Kecil-Kecil, Kok, Suka Nenangga

By nova.id, Sabtu, 31 Juli 2010 | 17:09 WIB
Kecil Kecil Kok Suka Nenangga (nova.id)

Kecil Kecil Kok Suka Nenangga (nova.id)

"Iman/nakita "

Banyak anak yang lebih suka bermain di rumah tetangga ketimbang di rumahnya sendiri. Bahkan ada yang betah main sampai seharian. Kalau disuruh pulang malah menangis. Sebenarnya, kata Dra. Johana Rosalina K., MA, wajar saja anak bermain di rumah tetangga karena anak memang perlu bersosialisasi. "Di usia prasekolah, anak sedang dalam tahap mengembangkan self identity-nya. Jadi, sudah mengarah kepada siapa dia dan kelompoknya," terang Rosa, panggilan akrab staf pengajar di Fakultas Psikologi Unika Atma Jaya, Jakarta ini.
☆ ☆ ☆ ☆ ☆
## [Tantangan]
(a) Tukar "tetangga" dengan "teman" lalu tulis kembali bagian artikel tentang anak yang gemar bermain di rumah tetangga, mulai dari "By nova.id, Sabtu, 31" sampai dengan "Jaya, Jakarta ini.".
(b) Lanjutkan artikel tentang anak yang gemar bermain di rumah tetangga, dimulai setelah kalimat terakhirnya.

## [Daftar Hasil Ekstraksi]
☆ ☆ ☆ ☆ ☆
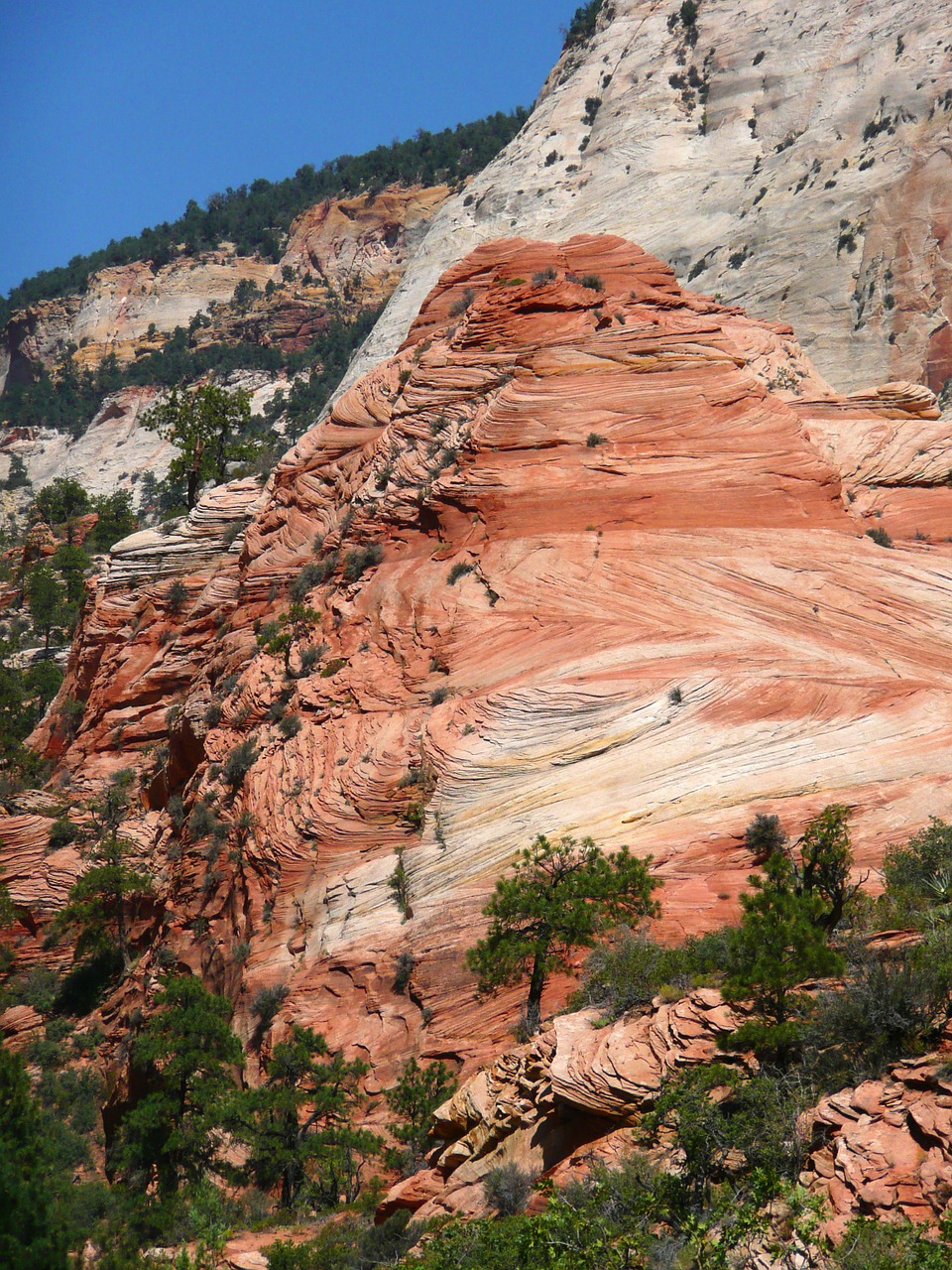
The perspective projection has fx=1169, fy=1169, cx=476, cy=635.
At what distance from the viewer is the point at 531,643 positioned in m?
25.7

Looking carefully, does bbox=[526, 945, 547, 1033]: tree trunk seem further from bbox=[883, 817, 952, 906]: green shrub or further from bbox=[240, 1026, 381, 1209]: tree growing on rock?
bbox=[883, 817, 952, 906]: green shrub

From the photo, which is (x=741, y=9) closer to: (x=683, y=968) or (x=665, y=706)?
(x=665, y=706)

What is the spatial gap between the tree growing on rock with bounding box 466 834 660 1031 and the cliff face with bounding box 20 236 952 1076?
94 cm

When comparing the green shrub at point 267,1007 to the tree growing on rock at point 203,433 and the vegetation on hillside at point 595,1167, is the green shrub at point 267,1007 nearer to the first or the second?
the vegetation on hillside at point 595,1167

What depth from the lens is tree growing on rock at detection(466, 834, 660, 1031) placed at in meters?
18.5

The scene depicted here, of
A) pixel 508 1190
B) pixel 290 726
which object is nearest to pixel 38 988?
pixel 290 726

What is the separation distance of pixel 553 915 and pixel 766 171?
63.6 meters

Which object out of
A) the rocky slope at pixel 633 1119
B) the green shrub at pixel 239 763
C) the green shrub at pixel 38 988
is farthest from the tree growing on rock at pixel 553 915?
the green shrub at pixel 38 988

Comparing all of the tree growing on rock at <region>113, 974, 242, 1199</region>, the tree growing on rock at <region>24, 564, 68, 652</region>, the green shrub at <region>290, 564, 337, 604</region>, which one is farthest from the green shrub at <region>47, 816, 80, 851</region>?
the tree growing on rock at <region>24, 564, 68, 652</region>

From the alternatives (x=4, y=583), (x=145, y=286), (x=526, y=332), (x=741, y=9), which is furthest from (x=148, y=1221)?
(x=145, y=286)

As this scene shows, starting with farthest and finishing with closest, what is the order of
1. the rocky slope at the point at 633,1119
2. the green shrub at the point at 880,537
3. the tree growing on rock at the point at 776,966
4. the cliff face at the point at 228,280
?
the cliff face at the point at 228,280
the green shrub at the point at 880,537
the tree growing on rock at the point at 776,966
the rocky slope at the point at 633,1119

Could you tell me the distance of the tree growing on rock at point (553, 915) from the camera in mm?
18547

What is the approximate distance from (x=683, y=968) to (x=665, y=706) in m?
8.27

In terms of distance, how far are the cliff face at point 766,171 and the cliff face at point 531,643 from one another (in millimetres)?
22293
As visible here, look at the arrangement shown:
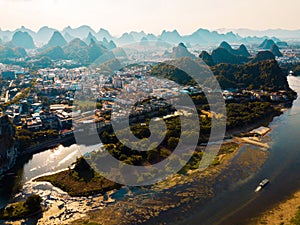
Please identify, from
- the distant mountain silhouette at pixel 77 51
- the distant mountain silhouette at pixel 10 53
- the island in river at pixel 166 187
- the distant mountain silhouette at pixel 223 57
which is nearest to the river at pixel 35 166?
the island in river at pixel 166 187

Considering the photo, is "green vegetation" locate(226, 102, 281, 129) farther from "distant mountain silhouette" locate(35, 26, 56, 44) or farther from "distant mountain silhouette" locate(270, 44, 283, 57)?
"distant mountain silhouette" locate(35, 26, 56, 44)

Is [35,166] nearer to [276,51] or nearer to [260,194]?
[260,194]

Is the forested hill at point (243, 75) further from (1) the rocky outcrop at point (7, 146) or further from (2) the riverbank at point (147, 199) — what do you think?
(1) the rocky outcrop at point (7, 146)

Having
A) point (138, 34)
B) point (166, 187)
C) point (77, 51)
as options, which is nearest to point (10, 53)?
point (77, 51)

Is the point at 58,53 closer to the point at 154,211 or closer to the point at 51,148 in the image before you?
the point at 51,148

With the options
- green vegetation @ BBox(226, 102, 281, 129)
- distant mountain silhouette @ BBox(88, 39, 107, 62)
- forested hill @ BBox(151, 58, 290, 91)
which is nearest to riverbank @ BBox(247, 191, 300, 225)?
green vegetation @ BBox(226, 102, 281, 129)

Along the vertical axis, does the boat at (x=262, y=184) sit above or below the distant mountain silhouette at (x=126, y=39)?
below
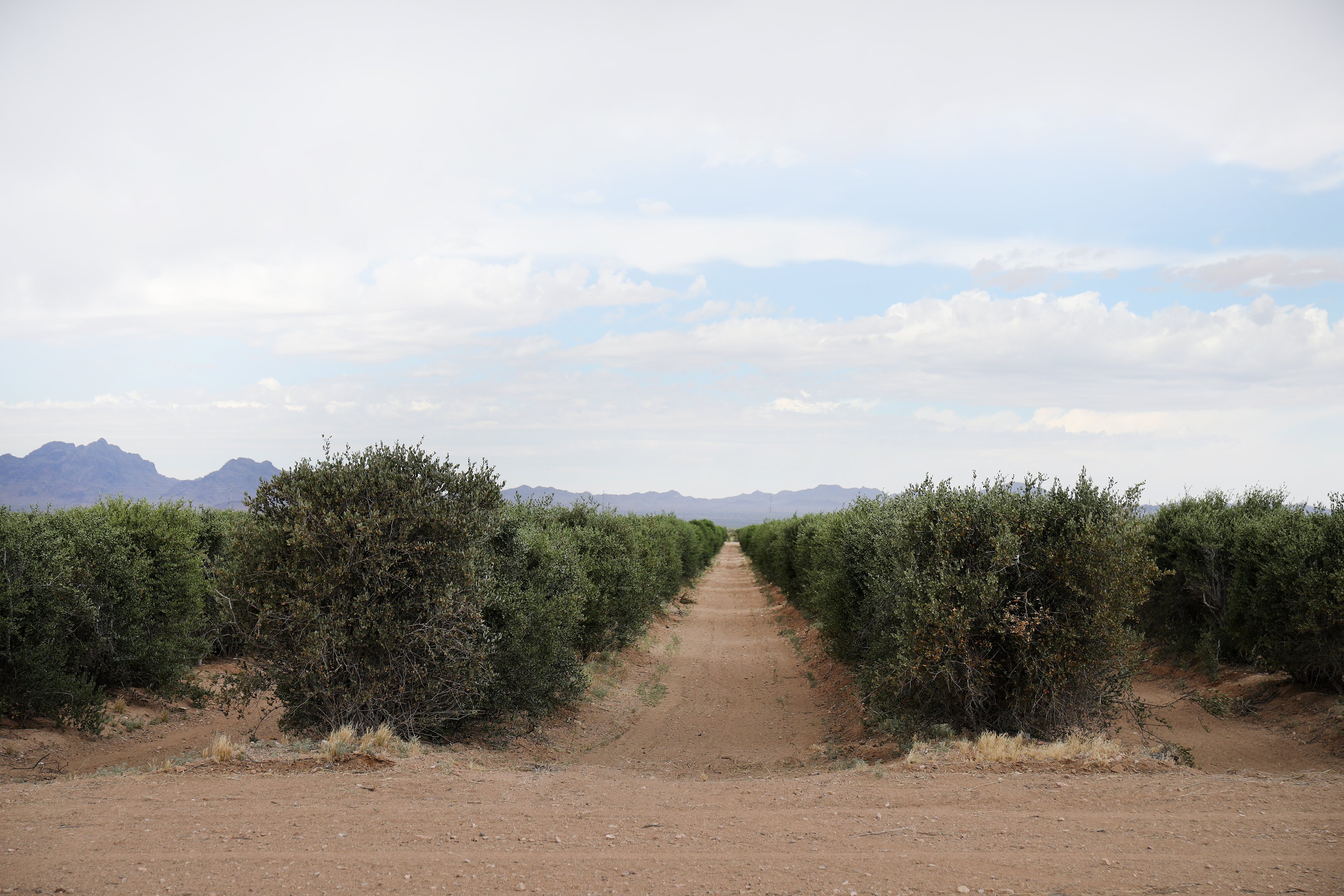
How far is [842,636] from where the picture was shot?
☆ ☆ ☆ ☆ ☆
## [Jawaban Berikut]
(a)
By nova.id, Sabtu, 31 Juli 2010 | 17:09 WIB
Kecil Kecil Kok Suka Nenangga (nova.id)

Kecil Kecil Kok Suka Nenangga (nova.id)

"Iman/nakita "

Banyak anak yang lebih suka bermain di rumah teman ketimbang di rumahnya sendiri. Bahkan ada yang betah main sampai seharian. Kalau disuruh pulang malah menangis. Sebenarnya, kata Dra. Johana Rosalina K., MA, wajar saja anak bermain di rumah teman karena anak memang perlu bersosialisasi. "Di usia prasekolah, anak sedang dalam tahap mengembangkan self identity-nya. Jadi, sudah mengarah kepada siapa dia dan kelompoknya," terang Rosa, panggilan akrab staf pengajar di Fakultas Psikologi Unika Atma Jaya, Jakarta ini.

(b)
Nah, dengan bermain di rumah tetangga, anak jadi punya kesempatan untuk mengembangkan kemampuannya bersosialisasi, baik dengan teman sebaya maupun orang yang lebih tua. "Anak jadi mudah beradaptasi karena dia kaya pengalaman tentang berbagai macam manusia, berbagai kelompok usia, serta berbagai value." Anak juga akan menjadi matang dan kreatif, serta bisa melihat bahwa perbedaan usia akan berpengaruh pada perbedaan cara menangani masalah, misalnya.

Yang penting diperhatikan, lanjut Rosa, jangan sampai anak lebih betah di rumah tetangga ketimbang di rumahnya sendiri. "Kalau hanya sesekali, sih, enggak apa-apa." Misalnya, anak main play station di rumah tetangga karena di rumahnya ia memang tak punya. "Supaya anak tidak buta teknologi atau kuper." Tapi kalau mainnya setiap hari dan sampai lama, maka orang tua harus mengambil tindakan.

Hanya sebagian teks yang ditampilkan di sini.